Brief >>
Retype the court decision excerpt word for word, from "Reference to the" to "October 10, 2024.".

Excerpt >>
* start *
In recounting certain factual recitations, both in previous papers and upon this motion, the defendant has ascribed improper motives on the part of the People as well as the court. Here, Mr. Figueroa specifically charges the court with "knowingly introducing wrong and misplaced arguments" in its prior decision (see mot papers at 12) and with trying to avoid a "wrongful conviction liable law suit" (mot papers at 9-12) in its discussion concerning certain evidence adduced at the Santiago trial which the defendant had referenced and found to be exculpatory for him, but which the court noted had been rebutted by Detective Gomez.
Reference to the court citation highlighted by the defendant confirms that the court did, indeed, erroneously identify this testimony as being contained in the minutes of the Figueroa trial, instead of the Santiago trial (see first full paragraph on last page of decision and order of Oct. 10, 2024). While the page citations were correct, there was an unintentional mis-citation to the defendant's trial minutes instead of the Santiago trial minutes. The citation should be deemed to refer to the Santiago trial rather than the Figueroa trial. This was merely a ministerial error, nothing more. It does not constitute a basis for disturbing the court's findings in the order of October 10, 2024.
* end *
[Records from a data source]
* start *
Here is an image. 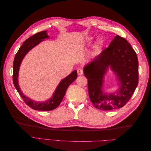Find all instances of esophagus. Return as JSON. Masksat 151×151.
Returning a JSON list of instances; mask_svg holds the SVG:
<instances>
[{"instance_id": "obj_1", "label": "esophagus", "mask_w": 151, "mask_h": 151, "mask_svg": "<svg viewBox=\"0 0 151 151\" xmlns=\"http://www.w3.org/2000/svg\"><path fill=\"white\" fill-rule=\"evenodd\" d=\"M77 74L79 76H82L83 74V70L81 69V68H78V69L77 70Z\"/></svg>"}]
</instances>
* end *
Task result >>
Reference to the court citation highlighted by the defendant confirms that the court did, indeed, erroneously identify this testimony as being contained in the minutes of the Figueroa trial, instead of the Santiago trial (see first full paragraph on last page of decision and order of Oct. 10, 2024). While the page citations were correct, there was an unintentional mis-citation to the defendant's trial minutes instead of the Santiago trial minutes. The citation should be deemed to refer to the Santiago trial rather than the Figueroa trial. This was merely a ministerial error, nothing more. It does not constitute a basis for disturbing the court's findings in the order of October 10, 2024.